CORRESPONDENCE WITH CAROLINE
[n.1] In a footnote to the third paragraph of his first reply (p.13), Clarke says: "The Passage referred to, is as follows. . . . ‘Is not the Sensory of Animals, the Place where the Perceptive Substance is present, and To which the Sensible Images of Things are convey’d by the Nerves and Brain, that they may there be Perceived, as being Present to the Perceptive Substance? And do not the Phaenomena of Nature show, that there is an Incorporeal, Living, Intelligent, Omnipresent Being, who in the Infinite Space, which is as it were His Sensorium (or Place of Perception,) sees and discerns, in the inmost and most Thorough Manner, the Very Things themselves, and comprehends them as being entirely and immediately Present within Himself; Of which Things, the Perceptive and Thinking Substance that is in Us, perceives and views, in its Little Sensory, nothing but the Images, conveyed thither by the Organs of the Senses?’ Newton’s Optics, Question 20, page 315." Before the translation, Clarke also gives the Latin text, with some italicisations not in the original, and with the addition of ‘(or Place of Perception,)’. He doesn’t mention that in the last Question, p.346, Newton states that bodies are in God’s sensory, without any ‘as it were.’

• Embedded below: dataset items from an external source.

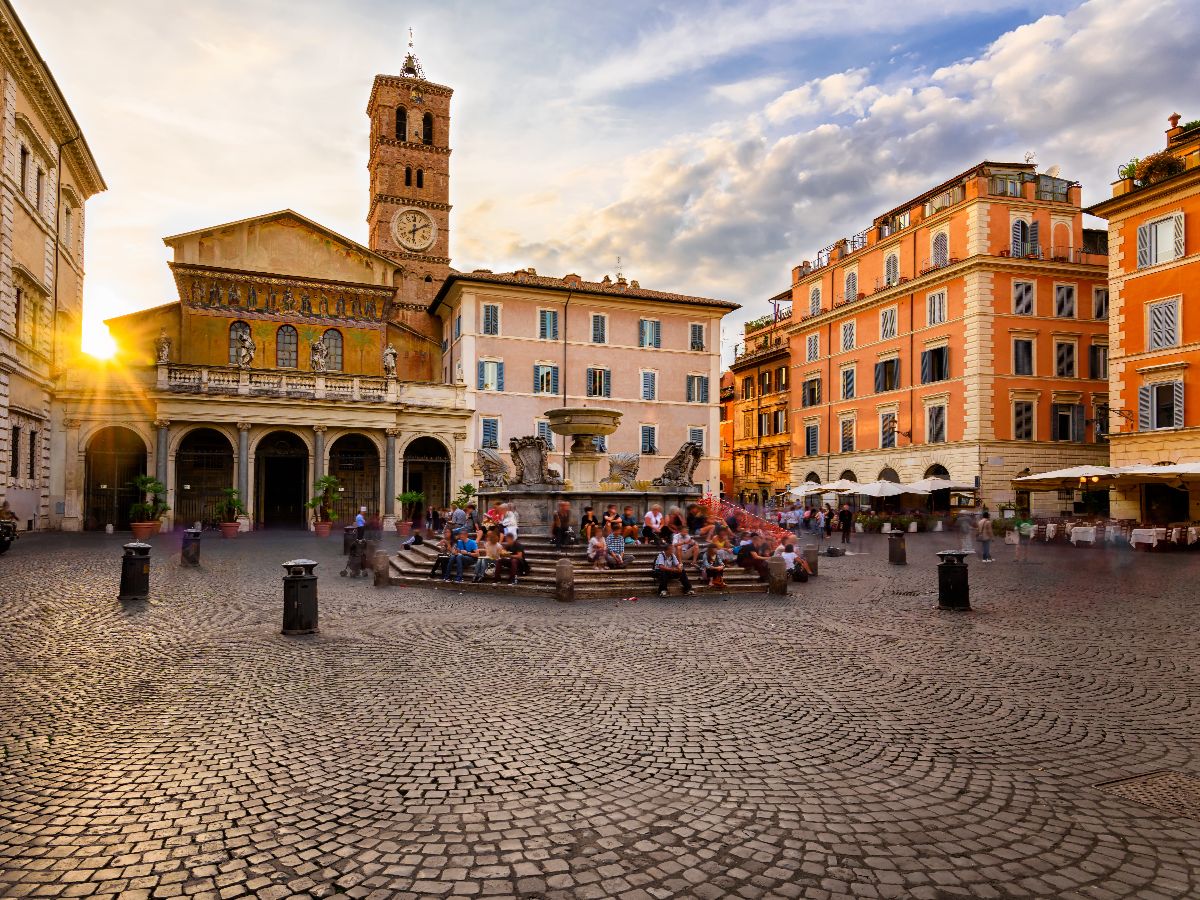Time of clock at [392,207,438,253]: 6:10
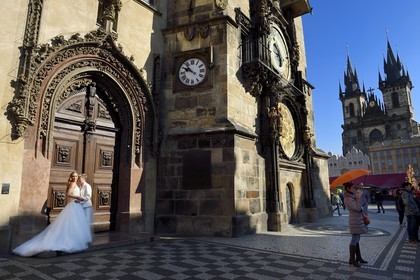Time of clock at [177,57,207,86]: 9:53
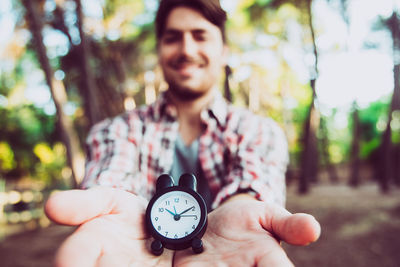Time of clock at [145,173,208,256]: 10:14
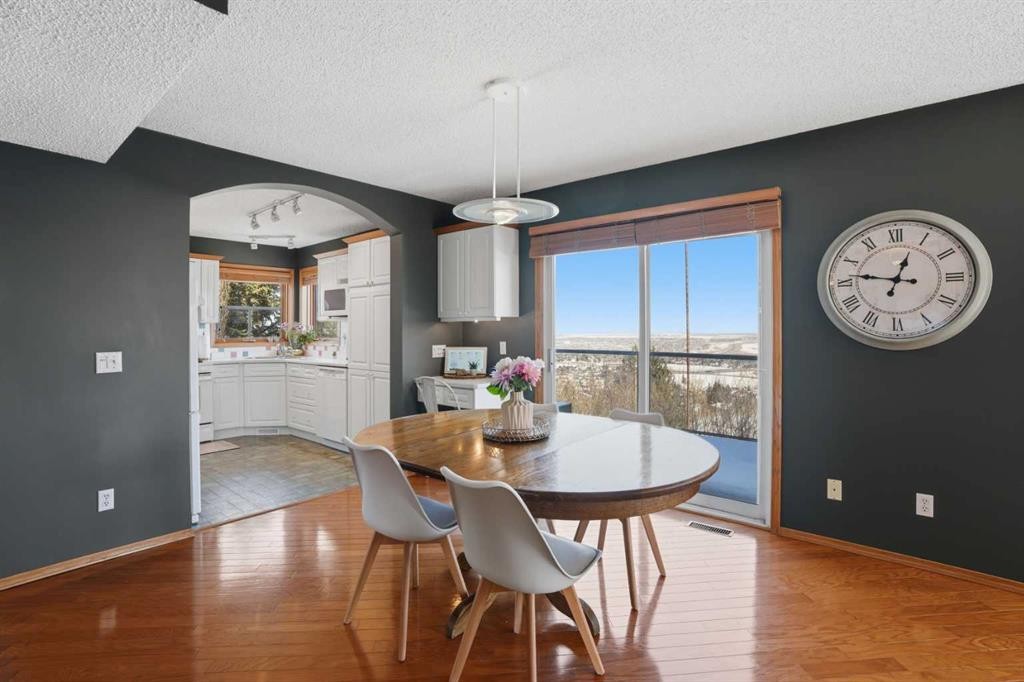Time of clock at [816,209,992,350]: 12:46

Go to Optics, Question 20 (including footnote 1), and/or Question 24
[n.2] Clarke’s footnote: "The place Mr. Leibnitz here seems to allude to, is as follows. . . .‘Whilst the Comets move in Orbs very eccentrical, with all variety of Directions towards every Part of the Heavens; ’tis not possible it should have been caused by Blind Fate, that the Planets All move with one similar Direction in concentrick Orbs; excepting only some very small irregularities, which may have arisen from the mutual Actions of the Planets and Comets one upon another; and which ’tis probable will in length of time increase more and more, till the present System of Nature shall want to be anew put in Order by its Author.’ Newton, Optics, last Question, page 346." Before the translation, Clarke also gives the Latin text. The reference should be to pp.345–6.